Gene-annotation enrichment analysis

Functional enrichment analysis was performed with DAVID v6.7 ref. 22. The gene lists used for inter- and intraclonal transcription comparison (Supplementary Data 4) include genes that demonstrated significantly greater intra- than interclonal expression similarity (false discovery rate (FDR)<0.05). The lists used to analyse genes which showed greater transcriptional similarity between sister cells than between cousin cells (Supplementary Data 5) include genes with the top 1% of ρdiff values for both cell types (Supplementary Fig. 7).
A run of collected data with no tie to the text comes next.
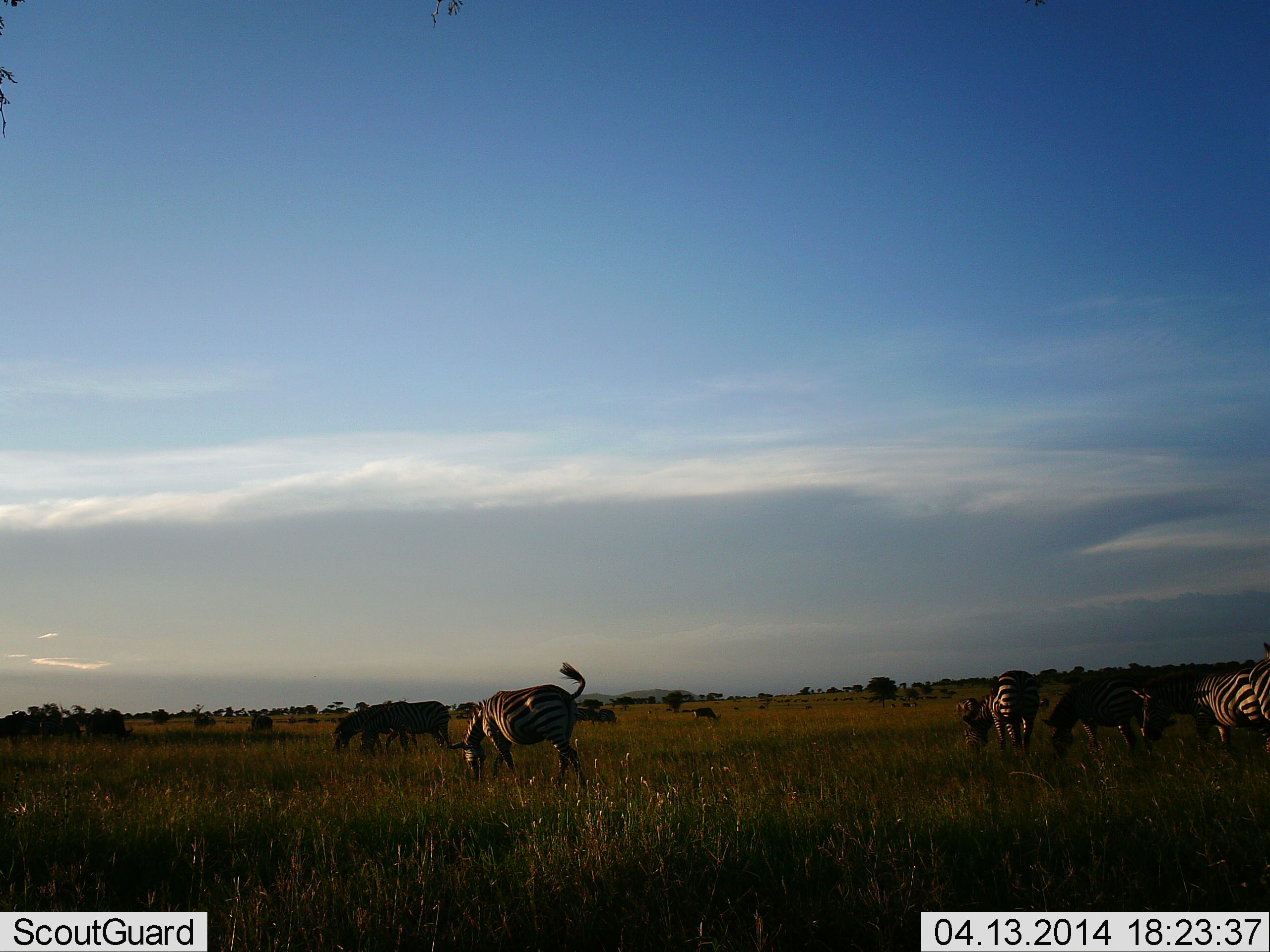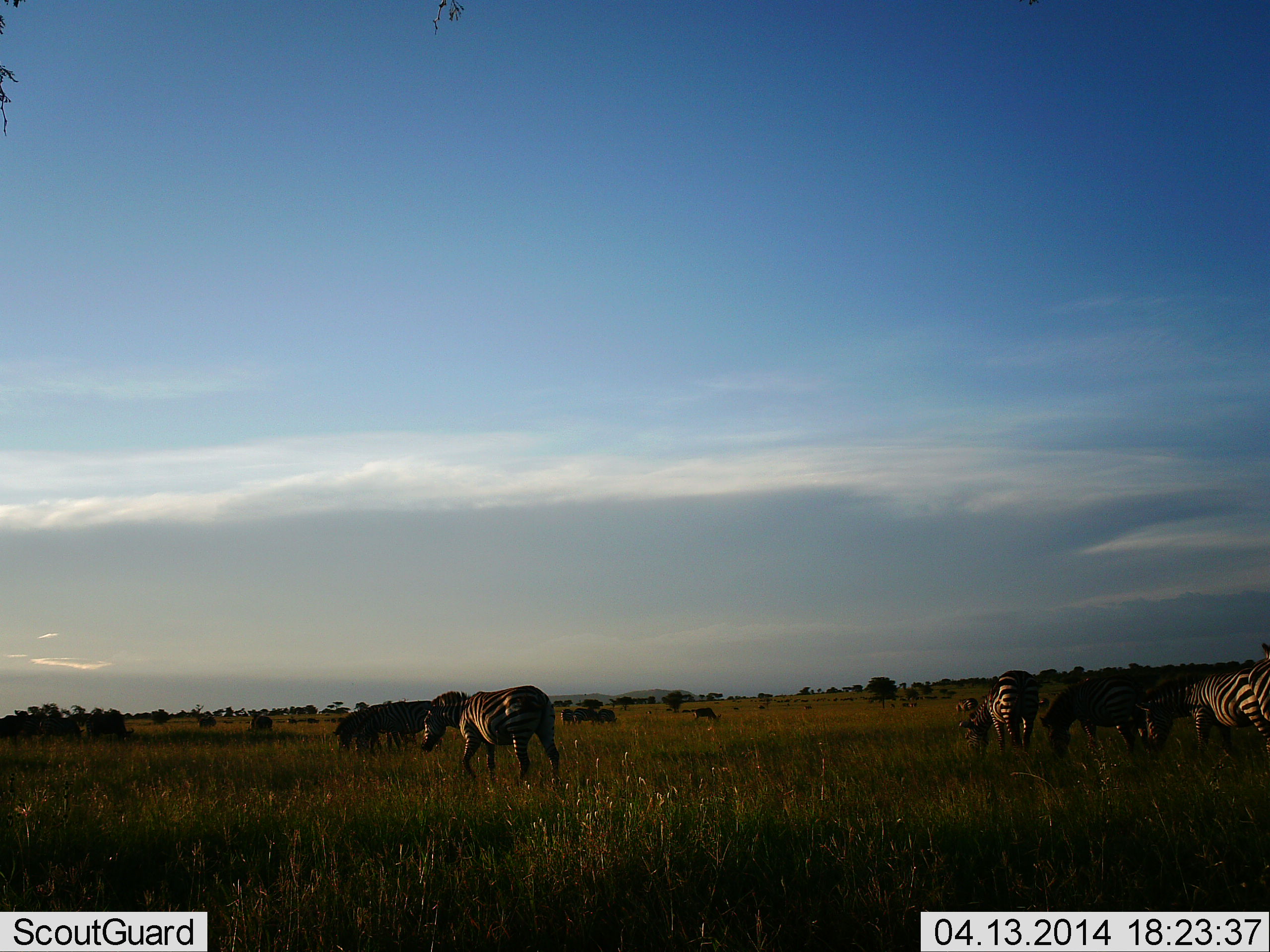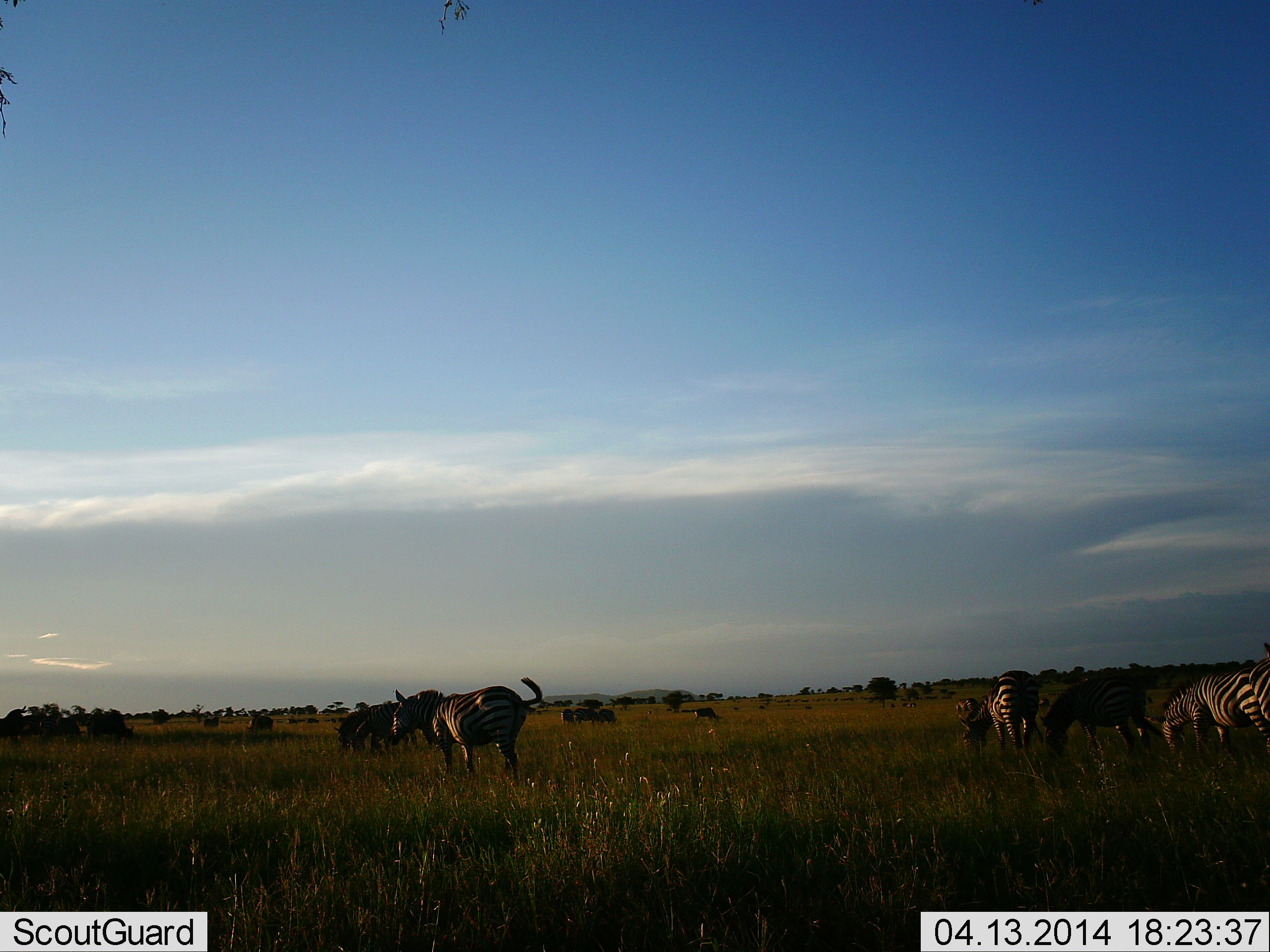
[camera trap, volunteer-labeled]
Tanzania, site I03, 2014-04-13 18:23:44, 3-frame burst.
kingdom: Animalia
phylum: Chordata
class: Mammalia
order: Perissodactyla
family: Equidae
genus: Equus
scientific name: Equus quagga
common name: plains zebra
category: zebra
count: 8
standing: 52%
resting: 2%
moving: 69%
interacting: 2%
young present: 0%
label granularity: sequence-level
The lists used to analyse cell cycle stage-dependent transcription (Supplementary Data 6) include genes with the top 300 VIP scores as determined by PLSR modelling for the full gene lists of L1210 and CD8+ T-cells. The full lists of detected genes in each cell type were used as the background gene lists for all enrichment measurements.

Additional information

Accession codes: The RNA-seq data generated in this study has been deposited into the Gene Expression Omnibus database hosted at the National Center for Biotechnology Information under the accession code GSE74923.

How to cite this article: Kimmerling, R. J. et al. A microfluidic platform enabling single cell RNA-seq of multigenerational lineages. Nat. Commun. 7:10220 doi: 10.1038/ncomms10220 (2016).